_AIM OF THE TASK_.
Reproduce the lines from the start of the records through the line that contains "Answer: the water", including both ends. Leave the pictures out of your answer.

[Items listed in a dataset]
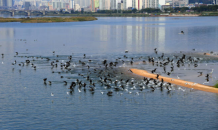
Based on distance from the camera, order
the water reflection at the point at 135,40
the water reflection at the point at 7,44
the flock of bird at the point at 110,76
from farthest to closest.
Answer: the water reflection at the point at 135,40
the water reflection at the point at 7,44
the flock of bird at the point at 110,76

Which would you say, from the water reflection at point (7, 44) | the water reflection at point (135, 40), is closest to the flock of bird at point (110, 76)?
the water reflection at point (7, 44)

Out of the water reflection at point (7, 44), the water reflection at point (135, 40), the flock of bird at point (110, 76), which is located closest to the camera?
the flock of bird at point (110, 76)

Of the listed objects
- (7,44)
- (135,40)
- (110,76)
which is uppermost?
(135,40)

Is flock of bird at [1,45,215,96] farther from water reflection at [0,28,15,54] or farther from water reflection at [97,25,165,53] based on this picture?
water reflection at [97,25,165,53]

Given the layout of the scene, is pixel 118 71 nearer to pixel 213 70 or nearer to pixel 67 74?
pixel 67 74

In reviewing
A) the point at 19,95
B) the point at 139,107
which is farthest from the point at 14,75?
the point at 139,107

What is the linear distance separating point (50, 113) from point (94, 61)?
29564mm

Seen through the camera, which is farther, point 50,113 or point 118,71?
point 118,71

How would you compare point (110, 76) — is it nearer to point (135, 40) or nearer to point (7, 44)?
point (7, 44)

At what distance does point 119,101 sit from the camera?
33688mm

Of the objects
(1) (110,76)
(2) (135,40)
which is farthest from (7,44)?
(1) (110,76)

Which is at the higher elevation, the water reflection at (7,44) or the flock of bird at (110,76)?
the water reflection at (7,44)

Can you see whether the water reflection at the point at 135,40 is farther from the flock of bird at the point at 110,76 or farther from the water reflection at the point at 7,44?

_WRITTEN ANSWER_.
Based on distance from the camera, order
the water reflection at the point at 135,40
the water reflection at the point at 7,44
the flock of bird at the point at 110,76
from farthest to closest.
Answer: the water reflection at the point at 135,40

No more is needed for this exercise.